Do you need an incident commander? (Yes.) This article is about how to staff your incident command rotation through a couple of different strategies.
Ryan McDonald — FireHydrant
What an interesting idea, an insurance plan that pays out automatically when a cloud provider has an outage.
L.S. Howard — Insurance Journal
Full disclosure: Fastly, my employer, is mentioned.
LaunchDarkly revamped the way that their on-call system works. Learn about the experience through the eyes of a newly-onboarded engineer.
Anna Baker — LaunchDarkly (via The New Stack)
Catchpoint’s yearly SRE Report is out with four key findings. You have to fill out a form with your email address, and then the link to download the report is presented in your browser.

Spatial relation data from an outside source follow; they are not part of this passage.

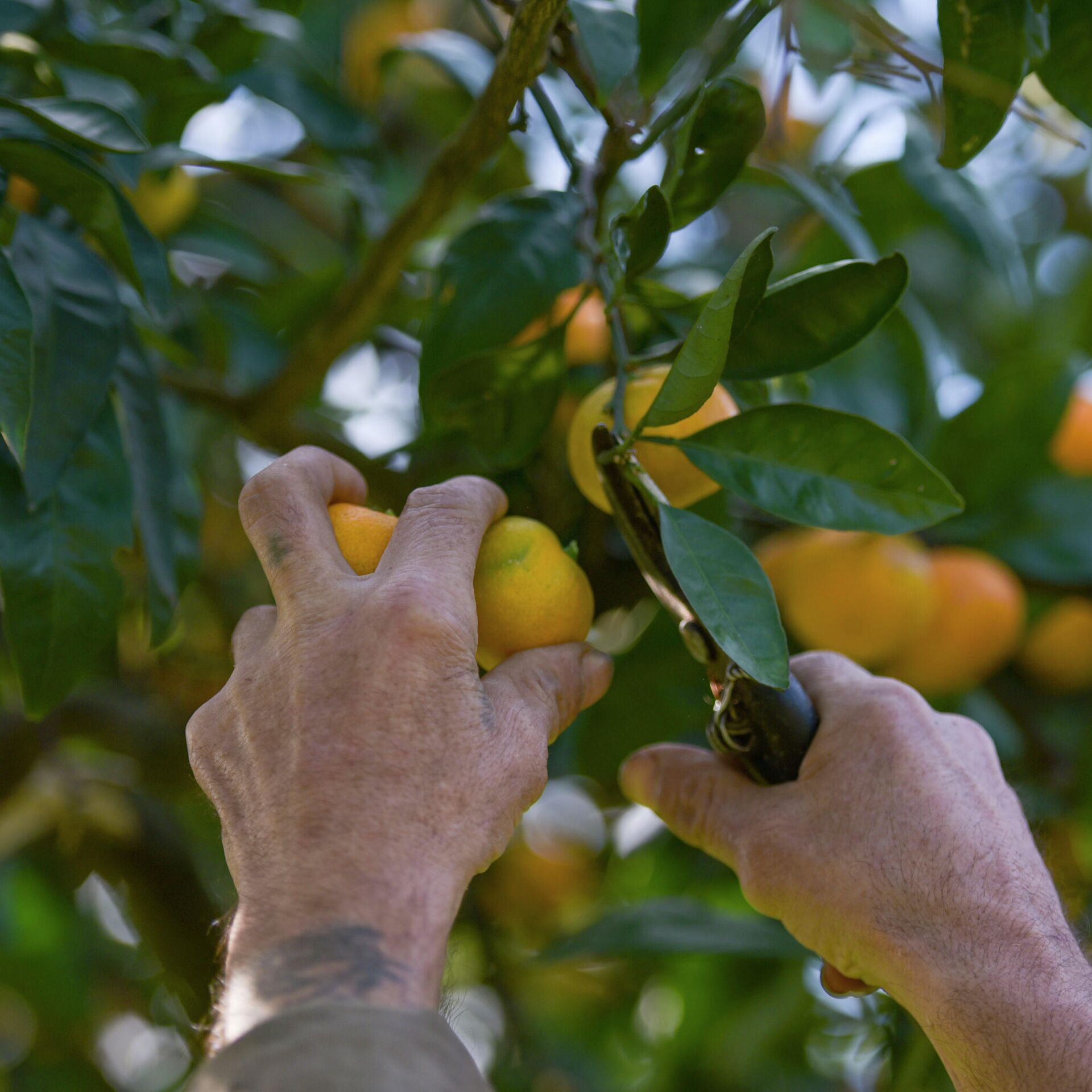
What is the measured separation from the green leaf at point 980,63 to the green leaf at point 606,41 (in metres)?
0.21

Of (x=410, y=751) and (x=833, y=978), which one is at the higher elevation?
(x=410, y=751)

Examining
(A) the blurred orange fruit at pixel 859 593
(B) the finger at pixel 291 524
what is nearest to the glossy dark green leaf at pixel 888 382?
(A) the blurred orange fruit at pixel 859 593

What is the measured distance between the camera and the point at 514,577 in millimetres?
727

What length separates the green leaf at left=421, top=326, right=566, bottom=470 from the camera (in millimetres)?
844

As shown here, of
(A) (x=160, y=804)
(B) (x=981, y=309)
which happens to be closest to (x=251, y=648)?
(A) (x=160, y=804)

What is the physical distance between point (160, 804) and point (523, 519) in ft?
3.14

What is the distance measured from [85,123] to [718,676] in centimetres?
57

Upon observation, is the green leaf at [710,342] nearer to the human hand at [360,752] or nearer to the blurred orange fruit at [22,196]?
the human hand at [360,752]

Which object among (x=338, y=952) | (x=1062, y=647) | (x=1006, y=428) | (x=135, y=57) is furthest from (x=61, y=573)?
(x=1062, y=647)

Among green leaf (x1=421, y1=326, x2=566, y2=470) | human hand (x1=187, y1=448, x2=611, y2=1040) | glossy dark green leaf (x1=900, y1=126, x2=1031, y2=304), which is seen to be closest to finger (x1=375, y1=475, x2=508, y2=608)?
A: human hand (x1=187, y1=448, x2=611, y2=1040)

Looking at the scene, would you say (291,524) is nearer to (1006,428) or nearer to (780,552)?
(780,552)

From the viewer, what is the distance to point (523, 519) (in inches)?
30.3

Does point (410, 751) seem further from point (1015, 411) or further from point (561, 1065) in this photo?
point (561, 1065)

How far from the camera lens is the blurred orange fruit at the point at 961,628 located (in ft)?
3.92
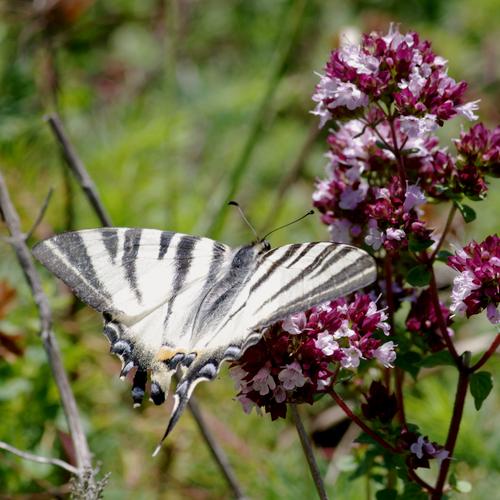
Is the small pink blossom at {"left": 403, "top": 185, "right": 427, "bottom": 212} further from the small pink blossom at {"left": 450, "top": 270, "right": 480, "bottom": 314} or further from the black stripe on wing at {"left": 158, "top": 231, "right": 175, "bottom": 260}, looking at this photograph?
the black stripe on wing at {"left": 158, "top": 231, "right": 175, "bottom": 260}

This article shows why one-thread-per-request can be a bottleneck and presents alternatives.
Ron Pressler — Parallel Universe (via High Scalability)
And this is a truth about incidents: there are always more signals than there is attention available.
It’s so true.
Fred Hebert — Honeycomb
If you’ve ever even considered running a retrospective, read this article.
This is my favorite piece of advice from this article:
If you think ‘this might be a stupid question,’ ask it.
Emily Ruppe — Jeli
I’m still not sure how I feel about AIOps. Fortunately, this article takes a measured stance while providing some useful insight.
Conclusion: AI won’t replace SREs – but it can help
JJ Tang — Rootly
This article is published by my sponsor, Rootly, but their sponsorship did not influence its inclusion in this issue.
- Google Cloud Traffic Director
Google has already posted a preliminary outage report at the link above.
This one involved the Traffic Director outage mentioned above, as per Spotify’s outage report here.
This one was also related to the Traffic Director outage, according to the final update on their status post.